┌─ Provided information

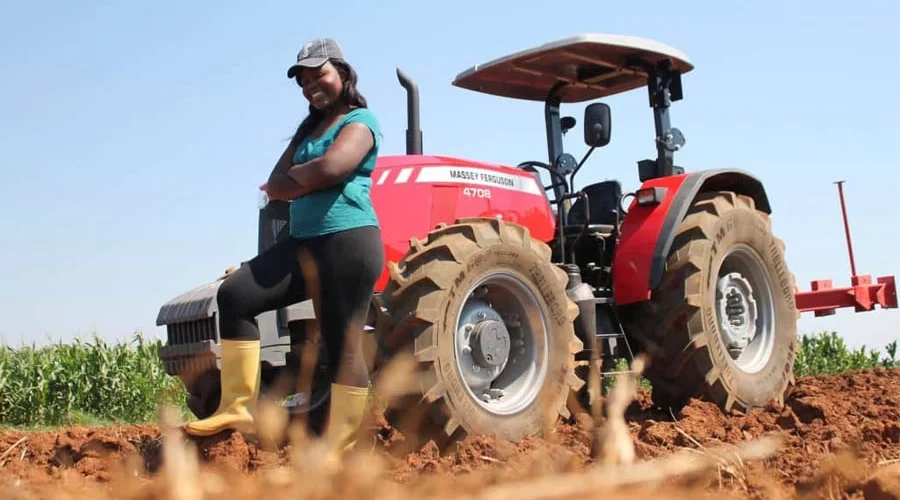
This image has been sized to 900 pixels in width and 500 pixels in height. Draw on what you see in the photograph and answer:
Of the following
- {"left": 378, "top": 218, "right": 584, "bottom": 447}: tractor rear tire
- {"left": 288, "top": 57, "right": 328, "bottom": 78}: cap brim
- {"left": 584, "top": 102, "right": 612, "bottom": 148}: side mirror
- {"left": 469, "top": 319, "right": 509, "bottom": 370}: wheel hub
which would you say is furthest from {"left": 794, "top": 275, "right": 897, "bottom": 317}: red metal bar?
{"left": 288, "top": 57, "right": 328, "bottom": 78}: cap brim

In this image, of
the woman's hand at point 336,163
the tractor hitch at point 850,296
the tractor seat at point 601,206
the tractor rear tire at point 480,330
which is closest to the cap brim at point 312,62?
the woman's hand at point 336,163

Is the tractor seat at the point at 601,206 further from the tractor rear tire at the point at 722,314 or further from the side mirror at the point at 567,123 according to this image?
the side mirror at the point at 567,123

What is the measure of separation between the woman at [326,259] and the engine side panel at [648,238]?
2.14 meters

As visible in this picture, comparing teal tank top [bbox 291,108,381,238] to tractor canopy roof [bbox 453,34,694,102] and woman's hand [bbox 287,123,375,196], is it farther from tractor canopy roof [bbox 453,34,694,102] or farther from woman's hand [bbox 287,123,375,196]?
tractor canopy roof [bbox 453,34,694,102]

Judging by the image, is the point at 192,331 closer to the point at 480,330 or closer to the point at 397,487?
the point at 480,330

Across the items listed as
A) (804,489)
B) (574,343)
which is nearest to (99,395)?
(574,343)

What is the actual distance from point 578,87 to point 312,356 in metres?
3.25

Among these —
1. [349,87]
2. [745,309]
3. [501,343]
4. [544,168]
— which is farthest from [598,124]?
[349,87]

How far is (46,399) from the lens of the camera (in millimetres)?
11078

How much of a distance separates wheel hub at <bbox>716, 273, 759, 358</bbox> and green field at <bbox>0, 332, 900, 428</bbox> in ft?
21.8

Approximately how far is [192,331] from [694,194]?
2988mm

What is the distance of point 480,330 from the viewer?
4.50 meters

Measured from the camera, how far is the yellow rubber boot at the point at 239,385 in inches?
152

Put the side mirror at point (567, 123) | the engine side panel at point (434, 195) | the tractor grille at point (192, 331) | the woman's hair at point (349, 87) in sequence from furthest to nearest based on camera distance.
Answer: the side mirror at point (567, 123) → the engine side panel at point (434, 195) → the tractor grille at point (192, 331) → the woman's hair at point (349, 87)
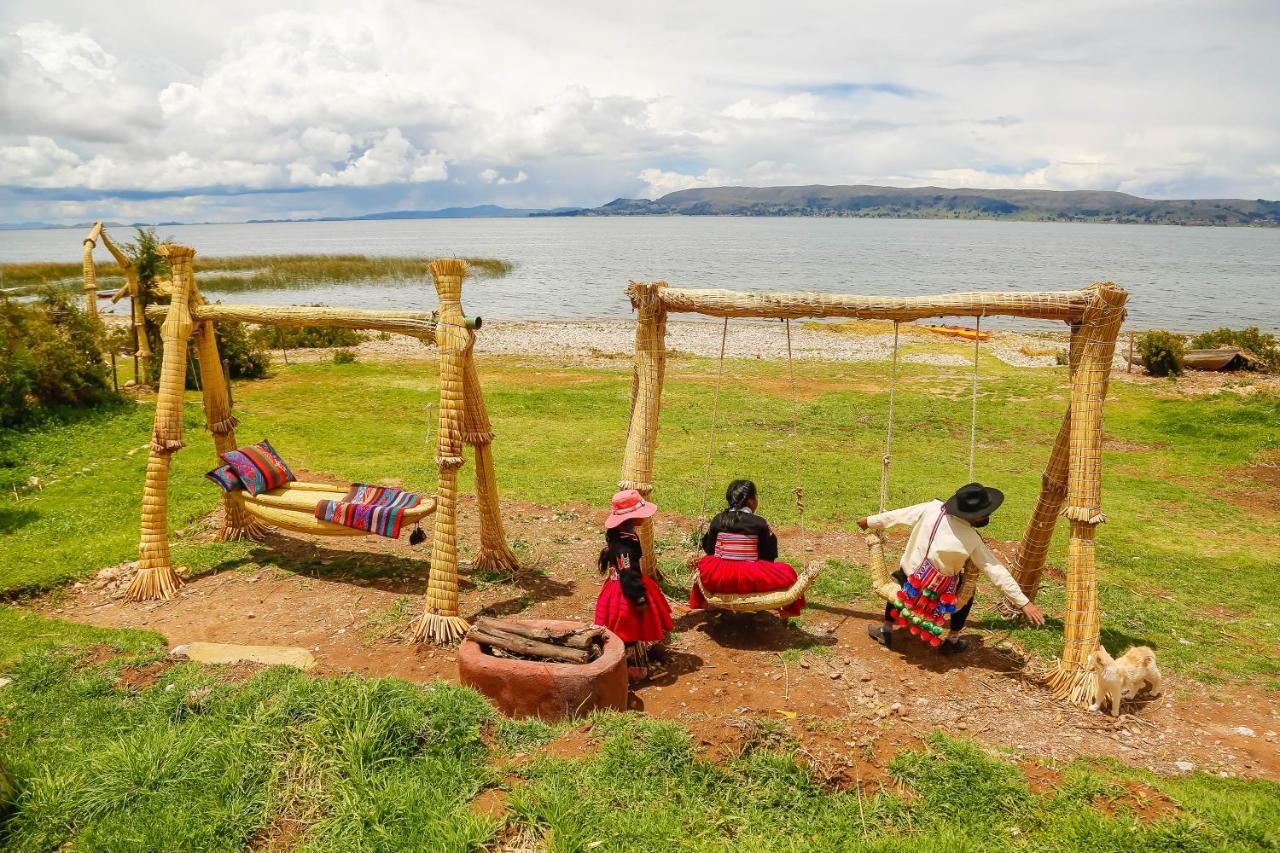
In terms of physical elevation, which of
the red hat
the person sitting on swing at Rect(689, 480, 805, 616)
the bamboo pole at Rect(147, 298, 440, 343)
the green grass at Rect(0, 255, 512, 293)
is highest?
the green grass at Rect(0, 255, 512, 293)

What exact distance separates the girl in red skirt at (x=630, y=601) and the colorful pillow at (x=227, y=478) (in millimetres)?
5300

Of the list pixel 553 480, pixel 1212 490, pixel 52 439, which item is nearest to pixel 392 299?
pixel 52 439

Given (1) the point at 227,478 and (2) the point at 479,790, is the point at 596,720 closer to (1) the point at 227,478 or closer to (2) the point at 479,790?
(2) the point at 479,790

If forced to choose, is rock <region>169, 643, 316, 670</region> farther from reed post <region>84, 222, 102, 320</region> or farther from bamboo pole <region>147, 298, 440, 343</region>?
reed post <region>84, 222, 102, 320</region>

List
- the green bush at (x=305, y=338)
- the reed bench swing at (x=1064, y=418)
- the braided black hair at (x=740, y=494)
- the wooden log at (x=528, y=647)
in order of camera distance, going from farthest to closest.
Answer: the green bush at (x=305, y=338) → the braided black hair at (x=740, y=494) → the reed bench swing at (x=1064, y=418) → the wooden log at (x=528, y=647)

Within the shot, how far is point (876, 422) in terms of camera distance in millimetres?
16188

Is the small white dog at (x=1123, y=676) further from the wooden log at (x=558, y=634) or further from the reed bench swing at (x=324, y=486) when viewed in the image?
the reed bench swing at (x=324, y=486)

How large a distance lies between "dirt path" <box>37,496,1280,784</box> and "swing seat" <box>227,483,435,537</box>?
75cm

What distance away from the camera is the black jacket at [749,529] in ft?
23.1

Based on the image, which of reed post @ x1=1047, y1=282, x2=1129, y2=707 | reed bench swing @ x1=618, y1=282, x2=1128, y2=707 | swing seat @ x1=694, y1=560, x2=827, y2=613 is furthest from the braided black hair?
reed post @ x1=1047, y1=282, x2=1129, y2=707

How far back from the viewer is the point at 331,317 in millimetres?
8375

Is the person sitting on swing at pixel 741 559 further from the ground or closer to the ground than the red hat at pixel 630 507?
closer to the ground

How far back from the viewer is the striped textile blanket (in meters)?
7.99

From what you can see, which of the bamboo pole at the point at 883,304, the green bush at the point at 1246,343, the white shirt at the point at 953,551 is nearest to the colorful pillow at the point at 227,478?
the bamboo pole at the point at 883,304
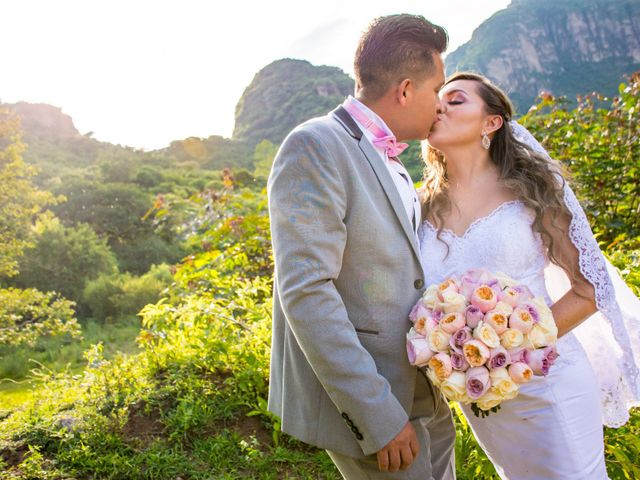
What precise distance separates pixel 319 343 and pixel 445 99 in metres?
1.69

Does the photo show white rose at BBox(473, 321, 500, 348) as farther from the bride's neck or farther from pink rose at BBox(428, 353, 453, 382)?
the bride's neck

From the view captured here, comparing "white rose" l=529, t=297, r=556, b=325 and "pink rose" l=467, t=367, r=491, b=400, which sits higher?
"white rose" l=529, t=297, r=556, b=325

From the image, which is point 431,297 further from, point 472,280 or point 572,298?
point 572,298

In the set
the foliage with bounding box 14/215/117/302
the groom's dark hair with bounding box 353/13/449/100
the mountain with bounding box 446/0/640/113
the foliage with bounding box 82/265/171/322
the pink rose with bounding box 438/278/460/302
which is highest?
the mountain with bounding box 446/0/640/113

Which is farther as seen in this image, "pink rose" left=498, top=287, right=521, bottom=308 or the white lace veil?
the white lace veil

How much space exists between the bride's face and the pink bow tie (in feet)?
2.40

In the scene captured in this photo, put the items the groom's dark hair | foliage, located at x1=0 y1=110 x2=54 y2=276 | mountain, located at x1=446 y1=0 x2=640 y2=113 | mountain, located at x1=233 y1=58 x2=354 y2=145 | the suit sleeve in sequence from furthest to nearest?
1. mountain, located at x1=446 y1=0 x2=640 y2=113
2. mountain, located at x1=233 y1=58 x2=354 y2=145
3. foliage, located at x1=0 y1=110 x2=54 y2=276
4. the groom's dark hair
5. the suit sleeve

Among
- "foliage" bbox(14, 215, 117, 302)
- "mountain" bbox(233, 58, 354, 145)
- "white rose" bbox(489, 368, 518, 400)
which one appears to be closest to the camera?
"white rose" bbox(489, 368, 518, 400)

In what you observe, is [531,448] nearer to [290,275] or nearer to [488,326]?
[488,326]

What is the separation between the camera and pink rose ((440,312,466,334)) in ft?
5.81

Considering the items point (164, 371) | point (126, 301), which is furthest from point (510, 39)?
point (164, 371)

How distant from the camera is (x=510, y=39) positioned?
84.5 meters

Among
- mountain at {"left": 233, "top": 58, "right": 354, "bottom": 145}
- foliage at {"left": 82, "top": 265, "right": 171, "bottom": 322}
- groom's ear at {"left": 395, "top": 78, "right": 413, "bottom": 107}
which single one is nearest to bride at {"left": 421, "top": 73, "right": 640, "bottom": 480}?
groom's ear at {"left": 395, "top": 78, "right": 413, "bottom": 107}

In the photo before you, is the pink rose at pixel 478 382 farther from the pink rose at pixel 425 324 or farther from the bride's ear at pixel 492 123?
the bride's ear at pixel 492 123
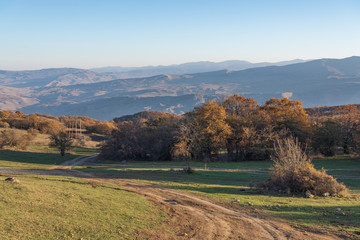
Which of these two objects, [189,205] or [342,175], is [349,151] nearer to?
[342,175]

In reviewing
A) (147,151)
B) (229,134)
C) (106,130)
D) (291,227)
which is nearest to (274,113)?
(229,134)

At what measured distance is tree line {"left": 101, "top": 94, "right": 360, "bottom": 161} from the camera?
1954 inches

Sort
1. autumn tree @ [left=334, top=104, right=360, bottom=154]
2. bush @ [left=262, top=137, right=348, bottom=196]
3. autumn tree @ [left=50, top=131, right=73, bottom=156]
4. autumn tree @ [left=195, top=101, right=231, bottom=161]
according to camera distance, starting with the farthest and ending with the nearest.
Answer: autumn tree @ [left=195, top=101, right=231, bottom=161]
autumn tree @ [left=50, top=131, right=73, bottom=156]
autumn tree @ [left=334, top=104, right=360, bottom=154]
bush @ [left=262, top=137, right=348, bottom=196]

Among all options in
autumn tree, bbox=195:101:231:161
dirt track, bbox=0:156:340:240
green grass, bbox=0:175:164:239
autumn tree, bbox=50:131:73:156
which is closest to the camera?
green grass, bbox=0:175:164:239

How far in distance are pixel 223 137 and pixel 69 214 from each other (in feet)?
135

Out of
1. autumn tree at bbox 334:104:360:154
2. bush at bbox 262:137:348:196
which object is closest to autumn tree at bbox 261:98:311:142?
autumn tree at bbox 334:104:360:154

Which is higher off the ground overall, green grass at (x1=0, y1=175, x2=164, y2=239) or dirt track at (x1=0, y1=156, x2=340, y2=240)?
green grass at (x1=0, y1=175, x2=164, y2=239)

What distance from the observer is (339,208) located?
611 inches

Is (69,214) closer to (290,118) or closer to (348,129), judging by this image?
(290,118)

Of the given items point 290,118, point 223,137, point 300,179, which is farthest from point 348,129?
point 300,179

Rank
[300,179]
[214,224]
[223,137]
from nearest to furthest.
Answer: [214,224] → [300,179] → [223,137]

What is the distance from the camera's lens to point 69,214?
38.3 ft

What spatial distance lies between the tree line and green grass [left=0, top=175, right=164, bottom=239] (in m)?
32.9

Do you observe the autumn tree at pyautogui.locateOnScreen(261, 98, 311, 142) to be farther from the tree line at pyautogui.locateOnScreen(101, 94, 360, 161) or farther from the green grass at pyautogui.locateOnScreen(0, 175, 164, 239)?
the green grass at pyautogui.locateOnScreen(0, 175, 164, 239)
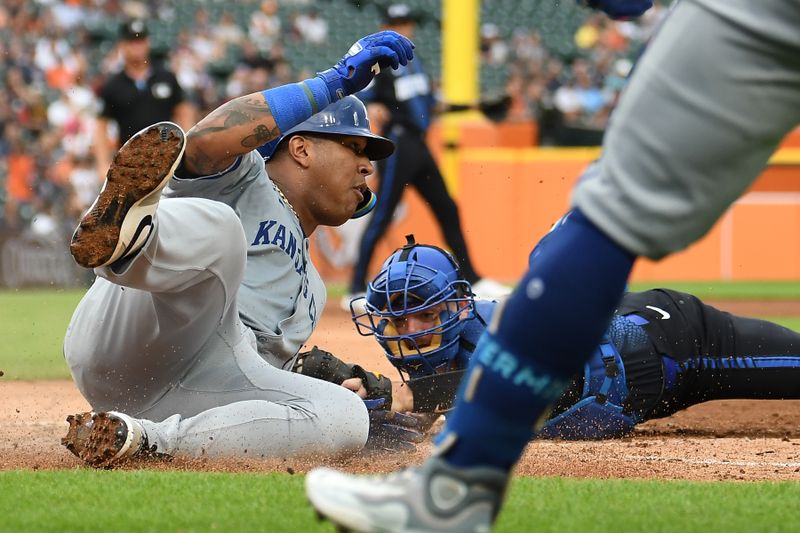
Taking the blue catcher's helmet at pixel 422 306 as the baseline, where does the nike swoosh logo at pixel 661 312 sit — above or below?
below

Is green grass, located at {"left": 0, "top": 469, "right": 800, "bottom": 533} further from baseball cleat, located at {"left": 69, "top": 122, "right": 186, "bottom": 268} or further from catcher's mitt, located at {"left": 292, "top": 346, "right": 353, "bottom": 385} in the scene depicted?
catcher's mitt, located at {"left": 292, "top": 346, "right": 353, "bottom": 385}

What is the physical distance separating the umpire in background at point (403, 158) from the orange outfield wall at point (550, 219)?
418 centimetres

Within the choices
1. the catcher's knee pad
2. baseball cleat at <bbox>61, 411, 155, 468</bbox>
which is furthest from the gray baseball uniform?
the catcher's knee pad

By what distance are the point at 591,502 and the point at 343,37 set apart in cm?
1868

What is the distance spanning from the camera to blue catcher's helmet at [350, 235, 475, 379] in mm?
4305

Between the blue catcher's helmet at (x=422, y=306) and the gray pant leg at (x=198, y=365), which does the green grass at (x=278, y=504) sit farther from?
the blue catcher's helmet at (x=422, y=306)

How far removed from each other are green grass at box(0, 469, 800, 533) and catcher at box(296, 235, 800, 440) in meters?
1.01

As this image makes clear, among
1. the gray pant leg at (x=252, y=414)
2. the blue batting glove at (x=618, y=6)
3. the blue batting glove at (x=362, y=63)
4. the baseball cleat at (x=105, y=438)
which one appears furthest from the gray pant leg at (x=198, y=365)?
the blue batting glove at (x=618, y=6)

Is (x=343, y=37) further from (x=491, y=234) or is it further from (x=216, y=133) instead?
(x=216, y=133)

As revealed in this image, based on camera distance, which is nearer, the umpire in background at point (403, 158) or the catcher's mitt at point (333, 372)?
the catcher's mitt at point (333, 372)

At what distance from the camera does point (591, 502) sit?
3.00 meters

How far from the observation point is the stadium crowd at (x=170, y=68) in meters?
15.8

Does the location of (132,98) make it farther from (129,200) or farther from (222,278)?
(129,200)

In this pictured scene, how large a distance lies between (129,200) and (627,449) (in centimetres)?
203
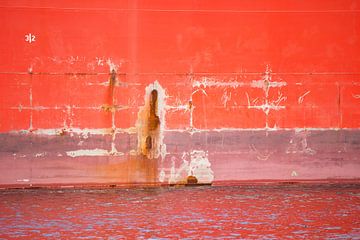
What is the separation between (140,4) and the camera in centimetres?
845

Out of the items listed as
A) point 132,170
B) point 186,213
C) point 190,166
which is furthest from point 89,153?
point 186,213

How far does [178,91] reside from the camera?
8562 mm

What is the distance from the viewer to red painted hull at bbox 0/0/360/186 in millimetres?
8352

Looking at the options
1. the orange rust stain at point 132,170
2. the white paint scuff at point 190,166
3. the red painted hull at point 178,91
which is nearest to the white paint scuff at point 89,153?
the red painted hull at point 178,91

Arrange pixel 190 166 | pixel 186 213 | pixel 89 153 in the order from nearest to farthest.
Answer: pixel 186 213 < pixel 89 153 < pixel 190 166

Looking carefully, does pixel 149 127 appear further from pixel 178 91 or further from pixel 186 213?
pixel 186 213

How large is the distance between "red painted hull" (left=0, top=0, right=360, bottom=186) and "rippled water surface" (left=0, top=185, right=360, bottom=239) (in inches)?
13.0

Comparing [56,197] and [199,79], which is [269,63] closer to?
[199,79]

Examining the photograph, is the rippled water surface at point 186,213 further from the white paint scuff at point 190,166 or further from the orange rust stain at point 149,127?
the orange rust stain at point 149,127

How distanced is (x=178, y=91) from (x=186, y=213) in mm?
2276

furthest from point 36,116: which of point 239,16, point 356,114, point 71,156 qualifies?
point 356,114

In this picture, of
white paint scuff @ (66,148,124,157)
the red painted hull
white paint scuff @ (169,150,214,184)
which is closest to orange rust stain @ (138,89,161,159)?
the red painted hull

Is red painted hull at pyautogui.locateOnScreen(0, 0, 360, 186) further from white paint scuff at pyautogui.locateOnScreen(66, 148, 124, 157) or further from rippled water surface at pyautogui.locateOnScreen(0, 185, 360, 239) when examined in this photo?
rippled water surface at pyautogui.locateOnScreen(0, 185, 360, 239)

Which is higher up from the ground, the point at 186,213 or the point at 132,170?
the point at 132,170
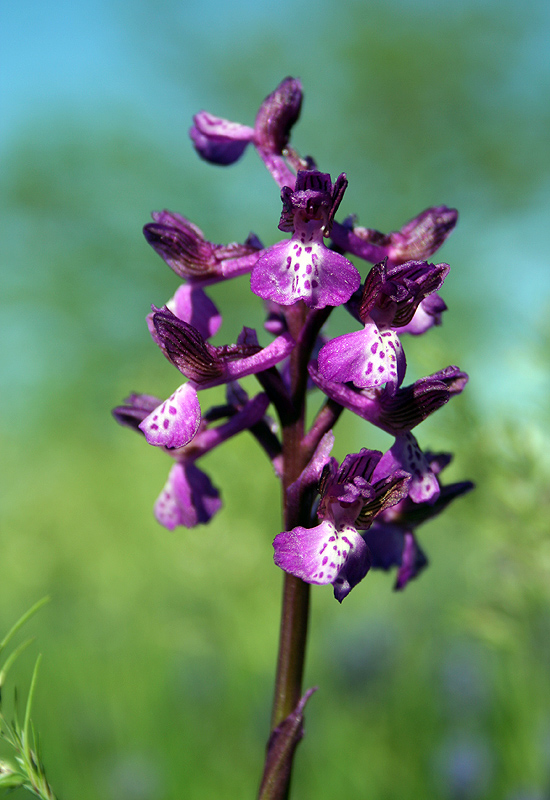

└─

**Requirement**
Output the lines of the records exactly as they appear, starting with the line that contains "Is red painted" and continuing through the end of the records. Leave any pictures out of your output.

**Task answer**
Is red painted hull at pyautogui.locateOnScreen(0, 0, 360, 186) further from white paint scuff at pyautogui.locateOnScreen(66, 148, 124, 157) or further from rippled water surface at pyautogui.locateOnScreen(0, 185, 360, 239) when examined in this photo?
rippled water surface at pyautogui.locateOnScreen(0, 185, 360, 239)

Which is higher up from the ground, the point at 186,213 or the point at 132,170?
the point at 132,170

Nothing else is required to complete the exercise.